Или нам кажется, что они у нас есть.
Один из таких участков я разрушила, уговорив Эмиля дать объявление о бисексуале без комплексов. Рассчитывала, что ширма в кои веки останется в шкафу. Надеялась получить новый опыт, пусть и неудачный. Мне и в голову не приходило, насколько неудачным он может стать.
Ян
Близнецы разводят меня на слабо и в то же время дают возможность исчезнуть с горизонта, сохранив лицо. Если сделать вид: ладно-ладно, я понял, вы счастливы вдвоем, больше не лезу, — можно прекратить наваждение, грозящее разрушить жизнь мне и не только мне. Другой бы так и поступил: многие предпочитают неприхотливых партнеров. Красота не искупает капризности, на свете много непритязательных красавиц. И красавцев. Мама любила повторять: все орхидеи красивы, но кто-то выбирает буйно цветущий фаленопсис, а кто-то годами ждет, когда зацветет венерин башмачок, не жалея ни хлопот, ни ожиданий. Если судить по маминому выбору, упорство у меня в крови.
Эмилю-Эмилии не повезло. Вместо рядового охотника за сенсацией они напоролись на сталкера, которому довольно вызнать про них ВСЁ.
А вот мне везет.
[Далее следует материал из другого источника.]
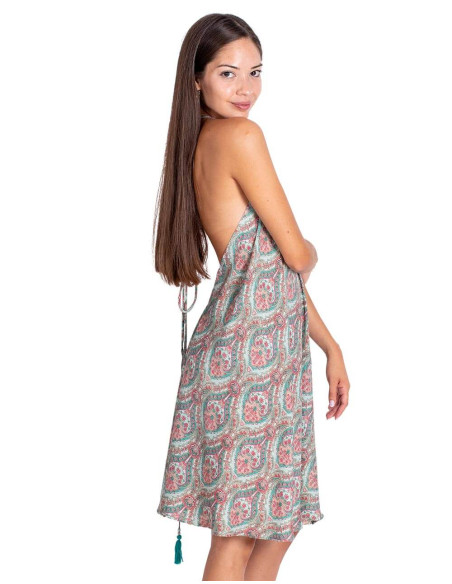 Fresh Printed Silk Backless Dress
Главред, пересмотрев фотографий Эмиля-Эмилии в интернете, вдохновился и предложил серию очерков про несгибаемых инвалидов с фотосессией из двадцати фоток, на которых одежды на близнецах будет все меньше и меньше. Дубина. Но его дурацкие прожекты вкупе с нелепыми представлениями о том, чего хочет публика, играют мне на руку. Я делаю вид, будто поражен глубиной замысла. А выйдя из редакции, звоню близнецам — так уверенно, словно моего звонка ждут.
Трубку берет Эмиль. Его смех, бархатистый, негромкий, приносит чувство облегчения: боже, как хорошо, что он не сердится на мое сбивчивое предложение сниматься, рассказывать о себе, встречаться снова и снова. Он не против, он даже рад. И приглашает приехать, обговорить детали. Эмиль не включил громкую связь: я слышу, на заднем плане щебечет телевизор, Эмилия смотрит сериал, не спрашивая, кто и зачем звонит. Мы с ее братом почти наедине и как дети затеваем розыгрыш, за который нам еще попадет от взрослых. Какое блаженство.
Если бы я разговаривал не с Эмилем, а с Эмилией и получил ее согласие на серию, мое настроение было бы деловым, удовлетворенным, но уж никак не блаженным. Эми непременно произнесла бы — и еще произнесет — вслух неприятные истины, окруженные стеной молчания: надо потрафить модной нынче политкорректности. Создать в прессе позитивный образ калек, живущих полной жизнью. Заложить основы для сценария, целиком и полностью сделанного под кинофестиваль. Намекнуть о сверхъестественной близости, переходящей в близость противоестественную. Погладить зверя по имени Сплетня по шерсти, пусть ест из рук. И я бы, слушая ее наметки, осознал: ничего личного, это только работа. После беседы с Эмилем я могу надеяться, что это свидание.
— Проходи, баламут, — приветствует меня Эмилия. Они с Эмилем делают шаг назад, Эми поворачивается, и Эмиль снова отступает. Он точно планета, вращающаяся вокруг звезды. Я и не замечал, что сестра поворачивается, не сходя с места, а брат обходит ее в два шага, непринужденных, как дыхание. Интересно, что оно значит, и значит ли хоть что-нибудь?
— Почему баламут? — Я делаю непонимающий вид, помахивая бутылкой и коробкой. — Куда нести?
Я не должен причинять им лишних хлопот, но и вести себя так, словно у моего андрогина руки заняты костылями, не стоит. Ничего, я справлюсь.
— Вот за это он мне нравится! — смеется Эми. — Похож на нас: открыт, но всегда начеку.
— Это вы-то открыты? — отшучиваюсь я. — Да я никого таинственней вас не видел. Устрица в образе человеческом.
— Мог бы сравнить и с жемчужницей.
— С той, в которой выросла «Жемчужина Лао-цзы»? А я, получается бедный вождь, который поплатился жизнью за одно прикосновение?